Computing Approximated Fixpoints via Dampened Mann Iteration

Fixpoints are ubiquitous in computer science and when dealing with quantitative semantics and verification one is commonly led to consider least fixpoints of (higher-dimensional) functions over the nonnegative reals. We show how to approximate the least fixpoint of such functions, focusing on the case in which they are not known precisely, but represented by a sequence of approximating functions that converge to them. We concentrate on monotone and non-expansive functions, for which uniqueness of fixpoints is not guaranteed and standard fixpoint iteration schemes might get stuck at a fixpoint that is not the least.

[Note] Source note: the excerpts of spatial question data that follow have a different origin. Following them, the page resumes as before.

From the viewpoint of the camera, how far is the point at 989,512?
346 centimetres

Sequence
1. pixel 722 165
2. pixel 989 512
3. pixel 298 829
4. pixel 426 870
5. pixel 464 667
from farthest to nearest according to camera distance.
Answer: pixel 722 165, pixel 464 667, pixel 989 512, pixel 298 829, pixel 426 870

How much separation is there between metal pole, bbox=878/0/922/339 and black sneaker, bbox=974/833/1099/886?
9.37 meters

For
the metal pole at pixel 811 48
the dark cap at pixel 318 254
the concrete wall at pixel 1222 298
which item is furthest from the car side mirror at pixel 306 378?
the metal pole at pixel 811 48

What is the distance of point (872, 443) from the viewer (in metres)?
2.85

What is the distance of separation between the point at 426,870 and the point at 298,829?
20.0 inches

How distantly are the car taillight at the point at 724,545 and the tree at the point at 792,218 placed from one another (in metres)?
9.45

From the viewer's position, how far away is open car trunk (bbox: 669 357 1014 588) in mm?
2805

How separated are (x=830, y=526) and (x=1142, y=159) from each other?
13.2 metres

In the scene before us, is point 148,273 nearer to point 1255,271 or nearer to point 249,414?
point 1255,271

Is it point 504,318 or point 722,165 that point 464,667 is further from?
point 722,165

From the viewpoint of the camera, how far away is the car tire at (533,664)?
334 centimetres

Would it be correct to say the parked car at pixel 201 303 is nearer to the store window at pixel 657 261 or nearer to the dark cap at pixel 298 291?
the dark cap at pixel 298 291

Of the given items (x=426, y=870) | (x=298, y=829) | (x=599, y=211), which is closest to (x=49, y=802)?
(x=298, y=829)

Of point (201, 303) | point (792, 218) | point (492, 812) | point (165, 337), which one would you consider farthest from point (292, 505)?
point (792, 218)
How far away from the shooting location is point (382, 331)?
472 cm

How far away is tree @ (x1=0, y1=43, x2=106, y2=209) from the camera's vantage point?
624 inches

Our main contribution is the identification of an iteration scheme, a variation of Mann iteration with a dampening factor, which, under suitable conditions, is shown to guarantee convergence to the least fixpoint of the function of interest. We then argue that these results are relevant in the context of model-based reinforcement learning for Markov decision processes (MDPs), showing that the proposed iteration scheme instantiates to MDPs and allows us to derive convergence to the optimal expected return. More generally, we show that our results can be used to iterate to the least fixpoint almost surely for systems where the function of interest can be approximated with given probabilistic error bounds, as it happens for probabilistic systems, such as simple stochastic games, that can be explored via sampling.